■ Teks Kutipan
Kitab-kitab hadis pada masa ini tidak sampai kepada kita kecuali
diantaranya Al-Muwaththa’ yang
ditulis oleh Imam Malik dan Musnad
Asy-Syafi’i.
Teknik pembukuan hadis pada periode ini sebagaimana disebutkan pada
nama-nama buku-buku tersebut, yaitu al-mushannaf,
al-muwaththa’, dan musnad. Arti
istilah-istilah ini adalah :
1. Al-Mushannaf
dalam bahasa
diartikan sesuatu yang tersusun. Dalam istilah yaitu tenik pembukuan hadis yang
didasarkan pada klasifikasi hokum fiqih dan didalamnya mencantumkan hadis
marfu’, mawquf, dan maqthu’. Misalnya, al-Mushannaf oleh Abdul-Razzaq bin
Hammam Ash-Shan’ani’
2. Al-Muwaththa’
dalam bahasa diartikan sesuatu yang dimudahkan. Dalam
istilah Al-muwaththa’ diartikan sama dengan Mushannaf yaitu teknik pembukuan
hadis yang yang didasarkan pada klasifikasi hokum fikih dan didalamnya
mencantumkan hadis marfu’, mawaquf, dan maqthu’. Misalnya, Al-Muwaththa’ Imam
Malik (w.179), dan Al-Muwaththa’ Ibn Dzi’ib Al-Marwazi (w.158),
3. Musnnad dalam bahasa tempat sandaran sedangkan dalam istilah
adalah pembukuan hadis yang didasarkan pada para sahabat yang meriwayatkan
Hadisntersebut, seperti Musnad asy-Syafi’I, berarti hadis-hadis yang dihimpun
Asy-Syafi’I sistematikanya disandarkan atau didasarkan namapara sahabat yang
meriwayatkanya.[5]
C. Pusat-Pusat
Pembinaan Hadis
Tercatat
beberapa kota sebagai pusat pembinaan dalam periwayatan hadis, sebagai tempat
tujuan para tabi’in dalam mencari hadis. Kota-kota tersebut, Madinah,
Al-Munawaroh, Makkah Al-Mukaromah, Kufah, Basrah, Syam, Mesir, Maghribi dan
Andalus, Yaman dan Khurasan. Dari sejumlah para sahabat pembinaan hadis pada
kota-kota tersebut, ada beberapa orang yang meriwayatkan hadis cukup banyak,
antara lain Abu Hurarah, Abdullah ibn Umar, Anas ibn Malik, Aisyah, Abdullah
ibn Abbas, Jabir ibn Abdillah dan Abi
Sa’id Al-Khudri.

■ Daftar Soal
a: Dalam teks tentang pembukuan hadis, apa arti kata al-mushannaf menurut bahasa?
b: Teruskan teks tentang pembukuan hadis, mulai setelah kalimat terakhirnya.
Daftar di bawah ini tidak ada hubungannya dengan teks tentang pembukuan hadis.

Data hubungan spasial:
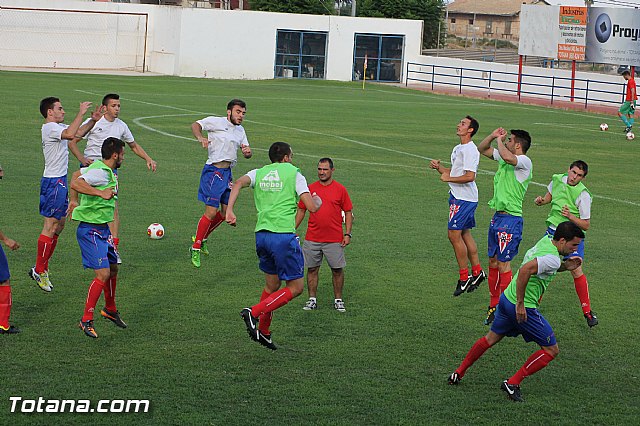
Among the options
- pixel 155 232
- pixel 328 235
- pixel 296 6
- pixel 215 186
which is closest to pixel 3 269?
pixel 328 235

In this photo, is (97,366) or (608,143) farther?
(608,143)

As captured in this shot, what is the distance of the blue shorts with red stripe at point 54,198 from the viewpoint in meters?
12.8

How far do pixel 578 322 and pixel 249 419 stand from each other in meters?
5.27

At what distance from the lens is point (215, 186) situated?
47.9 ft

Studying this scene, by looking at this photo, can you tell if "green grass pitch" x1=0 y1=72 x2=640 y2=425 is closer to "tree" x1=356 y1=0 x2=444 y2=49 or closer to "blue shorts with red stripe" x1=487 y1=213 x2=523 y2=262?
"blue shorts with red stripe" x1=487 y1=213 x2=523 y2=262

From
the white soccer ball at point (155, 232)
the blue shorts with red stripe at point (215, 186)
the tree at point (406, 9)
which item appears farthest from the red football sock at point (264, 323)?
the tree at point (406, 9)

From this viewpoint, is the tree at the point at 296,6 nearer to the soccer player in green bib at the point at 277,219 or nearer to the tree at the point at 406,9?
the tree at the point at 406,9

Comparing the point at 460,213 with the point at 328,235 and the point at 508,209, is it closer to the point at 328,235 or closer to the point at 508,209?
the point at 508,209

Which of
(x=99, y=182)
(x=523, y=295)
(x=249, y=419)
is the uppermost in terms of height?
(x=99, y=182)

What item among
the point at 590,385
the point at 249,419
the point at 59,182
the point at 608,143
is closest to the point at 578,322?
the point at 590,385

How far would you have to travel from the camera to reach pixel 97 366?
9352 millimetres

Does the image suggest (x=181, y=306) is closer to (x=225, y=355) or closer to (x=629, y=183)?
(x=225, y=355)

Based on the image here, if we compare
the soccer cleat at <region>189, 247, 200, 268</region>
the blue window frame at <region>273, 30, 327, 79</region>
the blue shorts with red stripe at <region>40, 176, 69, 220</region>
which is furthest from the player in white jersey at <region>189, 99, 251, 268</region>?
the blue window frame at <region>273, 30, 327, 79</region>

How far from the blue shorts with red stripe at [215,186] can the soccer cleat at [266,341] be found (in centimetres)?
479
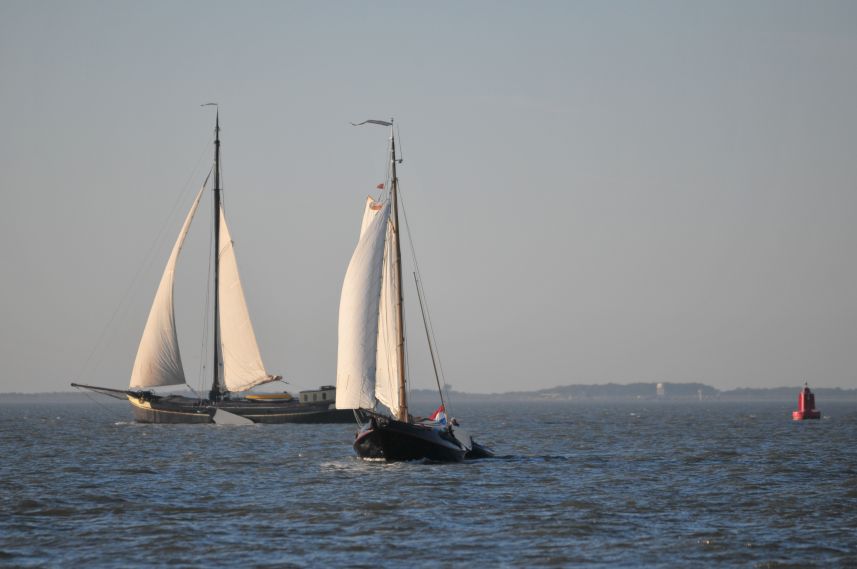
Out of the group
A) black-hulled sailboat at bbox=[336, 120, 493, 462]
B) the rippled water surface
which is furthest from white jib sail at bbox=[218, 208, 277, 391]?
black-hulled sailboat at bbox=[336, 120, 493, 462]

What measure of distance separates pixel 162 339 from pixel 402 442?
4442 cm

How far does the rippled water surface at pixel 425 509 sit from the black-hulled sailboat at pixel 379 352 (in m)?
1.30

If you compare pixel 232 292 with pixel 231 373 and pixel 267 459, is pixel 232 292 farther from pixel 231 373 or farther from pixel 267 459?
pixel 267 459

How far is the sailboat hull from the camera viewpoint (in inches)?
1938

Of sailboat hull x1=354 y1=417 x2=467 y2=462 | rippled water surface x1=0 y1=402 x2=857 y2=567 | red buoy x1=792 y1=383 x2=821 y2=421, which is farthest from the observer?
red buoy x1=792 y1=383 x2=821 y2=421

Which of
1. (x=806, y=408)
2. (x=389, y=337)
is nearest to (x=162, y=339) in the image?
(x=389, y=337)

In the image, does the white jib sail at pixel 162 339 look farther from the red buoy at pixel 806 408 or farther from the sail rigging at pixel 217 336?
the red buoy at pixel 806 408

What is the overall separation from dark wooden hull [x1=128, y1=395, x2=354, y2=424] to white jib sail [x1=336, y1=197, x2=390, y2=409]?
146 feet

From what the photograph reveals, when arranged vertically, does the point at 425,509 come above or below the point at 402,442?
below

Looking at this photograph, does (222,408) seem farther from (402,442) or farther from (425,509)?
(425,509)

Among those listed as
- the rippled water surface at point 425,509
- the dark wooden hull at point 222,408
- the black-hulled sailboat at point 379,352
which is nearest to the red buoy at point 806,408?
the dark wooden hull at point 222,408

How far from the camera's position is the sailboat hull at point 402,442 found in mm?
49219

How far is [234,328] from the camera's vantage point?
300 feet

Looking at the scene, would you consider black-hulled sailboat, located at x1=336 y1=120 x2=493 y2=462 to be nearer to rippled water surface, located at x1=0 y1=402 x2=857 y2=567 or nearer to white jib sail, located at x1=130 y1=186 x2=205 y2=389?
rippled water surface, located at x1=0 y1=402 x2=857 y2=567
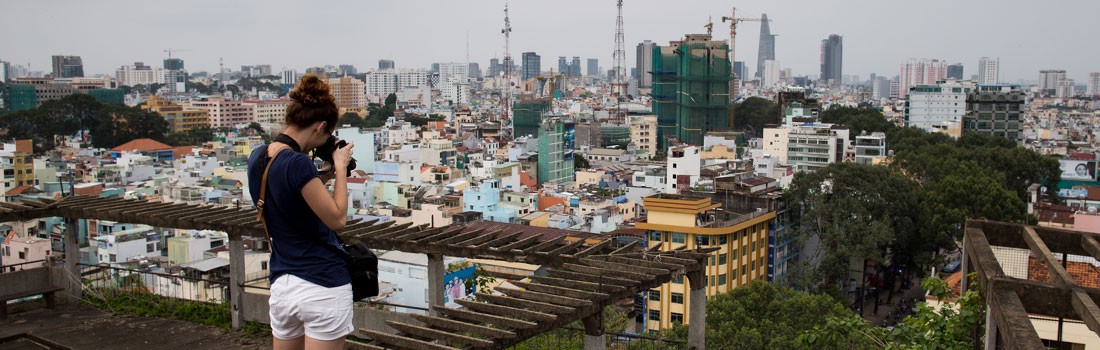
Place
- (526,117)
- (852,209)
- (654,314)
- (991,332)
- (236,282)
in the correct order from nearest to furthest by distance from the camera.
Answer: (991,332) → (236,282) → (654,314) → (852,209) → (526,117)

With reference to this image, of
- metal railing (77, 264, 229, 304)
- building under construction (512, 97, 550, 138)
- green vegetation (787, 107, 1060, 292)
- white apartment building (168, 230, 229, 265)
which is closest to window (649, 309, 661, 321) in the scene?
green vegetation (787, 107, 1060, 292)

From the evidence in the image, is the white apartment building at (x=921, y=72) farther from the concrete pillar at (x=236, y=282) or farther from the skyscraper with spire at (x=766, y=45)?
the concrete pillar at (x=236, y=282)

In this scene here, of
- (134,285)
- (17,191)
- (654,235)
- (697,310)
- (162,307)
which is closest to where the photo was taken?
(697,310)

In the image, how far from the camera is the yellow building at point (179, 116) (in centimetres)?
4550

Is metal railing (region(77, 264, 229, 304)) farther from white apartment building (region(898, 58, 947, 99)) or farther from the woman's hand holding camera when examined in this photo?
white apartment building (region(898, 58, 947, 99))

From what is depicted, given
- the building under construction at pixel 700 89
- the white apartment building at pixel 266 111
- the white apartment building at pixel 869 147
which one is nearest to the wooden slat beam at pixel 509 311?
the white apartment building at pixel 869 147

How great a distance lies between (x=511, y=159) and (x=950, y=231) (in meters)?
16.1

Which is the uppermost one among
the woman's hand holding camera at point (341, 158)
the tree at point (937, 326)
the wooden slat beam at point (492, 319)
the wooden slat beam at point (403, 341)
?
the woman's hand holding camera at point (341, 158)

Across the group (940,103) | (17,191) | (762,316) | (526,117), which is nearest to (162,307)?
(762,316)

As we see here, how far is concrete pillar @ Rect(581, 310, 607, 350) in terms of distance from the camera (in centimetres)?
311

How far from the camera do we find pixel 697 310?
3.74 metres

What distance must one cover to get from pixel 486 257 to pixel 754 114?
44.5m

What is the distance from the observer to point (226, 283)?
174 inches

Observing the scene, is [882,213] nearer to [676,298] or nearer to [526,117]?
[676,298]
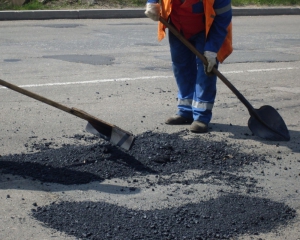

■ Jawaban Soal
a: Sesuatu yang tersusun.

b:
Pusat
pembinaan pertama adalah Madinah karena disinilah Rasulullah SAW menetap
setelah hijrah. Di sini pula Rasulullah SAW membina masyarakat Islam yang
terdiri atas Muhjirin, dan Ashar dari berbagai suku atau kabilah,
disamping dilindunginya umat-umat non Muslim, seperti Yahudi. Para sahabat yang
menetap disini diantaranya, Khulafa’ Al-Rasyidin, Abu Hurarah, Siti ‘Aisyah,
abdullah bin Umar dan Abu Sa’id Al-Khudri, dengan menghasilkan para pembesar
Tabi’in, seperti Sa’id ibn Al-Musyayyab, ‘Urawah ibn Zubair, Ibn Syihab
Al-Zuhri, Ubaidullah ibn ‘Utbah ibn mas’ud dan Salim ibn Abdillah ibn Umar.[6]
Diantara
para sahabat yang membina hadis di Makkah tercatat nama-nama, seperti Mu’adz
ibn Jabal, ‘Atab ibn Asid, Haris ibn Hisyam, utsman ibn Thalhah, dan ‘Utbah ibn
Al-Haris. Di antar Tabi’in yang muncul dari sini tercatat nama-nama, seperti
Mujtahid ibn Jabar, Atha’ ibn Rabah, Thawus ibn Kaisan, dan ‘Ikrimah maula ibn
Abbas.
Diantara para sahabat yang membina hadis diKufah, ialah
Ali ibn Abi Thalib, Sa’ad ibn Abi Waqas, dan Abdullah ibn Mas’ud. Di antara
para tabi’in yang muncul di sini, ialah Al-Rabi’ibn Qasim, Kamal ibn Zaid
Al-Nakha’I, dan Abu Ishaq Al-Sa’bi.[7]
D. Pergolakan
Politik dan Pemalsuan Hadis
Pergolakan
politik ini terjadi pada masa sahabat, setelah terjadinya perang Jamal dan
perang Siffin, ketika kekuasaan di pegang oleh Ali bin Abi Thalib. Akan tetapi,
akibatnya cukup panjang dan berlarut-larut, dengan terpecahnya umat Islam
kedalam beberapa kelompok (Khawarij, Syiah, Muawiyah, dan golongan mayoritas
yang tidak termasuk dalam tiga kelompok tersebut). Secara langsung ataupun
tidak, pergolakan politik tersebut memberikan pengaruh terhadap perkembangan
hadis berikutnya. Pengaruh yang langsung dan bersifat negatif ialah munculnya
hadis-hadis palsu (maudu’) untuk mendukung kepentingan politiknya masing-masing
kelompok dan untuk menjatuhkan posisi lawan-lawanya.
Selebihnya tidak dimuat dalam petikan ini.